Directions
1: In the text on trusting the ISI, how far is Abbottabad from Islamabad, and in which direction?
2: From the text on trusting the ISI, write out the passage starting at "The answer to" and ending at "but doing another.", swapping "double game" for "duplicitous game".
** Opening Quoted passage block **
Why *Should* We Trust The ISI?

I mean, this has been going on for years...

In 2003 or 2004, Pakistani intelligence agents trailed a suspected militant courier to a house in the picturesque hill town of Abbottabad in northern Pakistan.
There, the agents determined that the courier would make contact with one of the world's most wanted men, Abu Faraj al-Libbi, who had succeeded September 11 mastermind Khalid Sheik Muhammad as al Qaeda operations chief a few months earlier.
Agents from Pakistan's powerful and mysterious Inter-Services Intelligence agency, known as the ISI, raided a house but failed to find al-Libbi, a senior Pakistani intelligence official told Reuters this week.
Former Pakistan President Pervez Musharraf later wrote in his memoirs that an interrogation of the courier revealed that al-Libbi used three houses in Abbottabad, which sits some 50 km (30 miles) northeast of Islamabad. The intelligence official said that one of those houses may have been in the same compound where on May 1 U.S. special forces killed al Qaeda leader Osama bin Laden.
It's a good story. But is it true? Pakistan's foreign ministry this week used the earlier operation as evidence of Pakistan's commitment to the fight against terrorism. You see, Islamabad seemed to be pointing out, we were nabbing bad guys seven years ago in the very neighborhood where you got bin Laden.
But U.S. Department of Defense satellite photos show that in 2004 the site where bin Laden was found this week was nothing but an empty field. A U.S. official briefed on the bin Laden operation told Reuters he had heard nothing to indicate there had been an earlier Pakistani raid.
There are other reasons to puzzle. Pakistan's foreign ministry says that Abbottabad, home to several military installations, has been under surveillance since 2003. If that's true, then why didn't the ISI uncover bin Laden, who U.S. officials say has been living with his family and entourage in a well-guarded compound for years?
The answer to that question goes to the heart of the troubled relationship between Pakistan and the United States. Washington has long believed that Islamabad, and especially the ISI, play a double game on terrorism, saying one thing but doing another.
** Closing Quoted passage block **
** Opening Extracted information block **
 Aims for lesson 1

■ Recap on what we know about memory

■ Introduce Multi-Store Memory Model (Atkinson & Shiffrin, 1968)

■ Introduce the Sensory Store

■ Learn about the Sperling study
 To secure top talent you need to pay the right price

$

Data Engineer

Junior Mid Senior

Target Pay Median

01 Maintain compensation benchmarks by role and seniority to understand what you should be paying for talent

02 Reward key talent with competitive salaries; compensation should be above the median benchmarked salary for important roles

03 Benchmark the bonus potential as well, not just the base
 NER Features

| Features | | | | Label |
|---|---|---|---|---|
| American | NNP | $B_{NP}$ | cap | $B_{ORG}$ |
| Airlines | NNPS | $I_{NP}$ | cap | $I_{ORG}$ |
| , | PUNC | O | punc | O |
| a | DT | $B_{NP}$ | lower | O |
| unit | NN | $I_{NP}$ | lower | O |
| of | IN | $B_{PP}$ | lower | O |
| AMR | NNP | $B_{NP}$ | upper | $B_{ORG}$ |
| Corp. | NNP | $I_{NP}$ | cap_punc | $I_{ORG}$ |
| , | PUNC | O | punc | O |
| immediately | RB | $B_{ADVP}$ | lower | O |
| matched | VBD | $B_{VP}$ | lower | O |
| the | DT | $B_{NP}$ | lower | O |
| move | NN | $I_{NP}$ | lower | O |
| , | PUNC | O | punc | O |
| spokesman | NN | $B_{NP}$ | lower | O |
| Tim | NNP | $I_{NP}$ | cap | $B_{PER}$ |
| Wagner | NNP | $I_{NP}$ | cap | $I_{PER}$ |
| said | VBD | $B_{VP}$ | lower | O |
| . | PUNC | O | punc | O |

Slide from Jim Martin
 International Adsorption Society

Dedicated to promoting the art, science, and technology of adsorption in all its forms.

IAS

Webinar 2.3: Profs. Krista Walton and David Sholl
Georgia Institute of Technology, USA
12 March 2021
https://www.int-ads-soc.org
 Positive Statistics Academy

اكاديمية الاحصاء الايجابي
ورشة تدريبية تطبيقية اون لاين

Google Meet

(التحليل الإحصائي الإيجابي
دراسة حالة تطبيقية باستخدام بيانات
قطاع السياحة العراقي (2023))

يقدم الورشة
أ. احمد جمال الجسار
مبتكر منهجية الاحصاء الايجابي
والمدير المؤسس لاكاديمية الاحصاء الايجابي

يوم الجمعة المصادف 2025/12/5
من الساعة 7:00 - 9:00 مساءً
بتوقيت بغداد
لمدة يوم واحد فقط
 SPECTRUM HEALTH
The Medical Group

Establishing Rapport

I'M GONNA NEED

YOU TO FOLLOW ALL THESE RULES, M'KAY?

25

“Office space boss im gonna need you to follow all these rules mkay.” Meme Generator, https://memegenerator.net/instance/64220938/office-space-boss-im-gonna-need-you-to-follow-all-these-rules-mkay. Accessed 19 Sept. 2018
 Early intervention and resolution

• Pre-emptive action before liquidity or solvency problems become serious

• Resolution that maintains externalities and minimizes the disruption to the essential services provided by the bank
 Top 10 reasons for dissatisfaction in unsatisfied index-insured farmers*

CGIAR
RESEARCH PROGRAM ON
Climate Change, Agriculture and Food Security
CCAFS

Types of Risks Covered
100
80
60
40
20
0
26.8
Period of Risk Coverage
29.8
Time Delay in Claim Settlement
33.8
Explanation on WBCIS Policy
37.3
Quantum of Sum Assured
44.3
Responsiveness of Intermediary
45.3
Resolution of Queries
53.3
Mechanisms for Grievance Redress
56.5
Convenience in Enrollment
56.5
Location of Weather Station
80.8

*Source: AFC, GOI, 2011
** Closing Extracted information block **
Your responses
1: Some 50 km (30 miles) northeast of Islamabad.

2:
The answer to that question goes to the heart of the troubled relationship between Pakistan and the United States. Washington has long believed that Islamabad, and especially the ISI, play a duplicitous game on terrorism, saying one thing but doing another.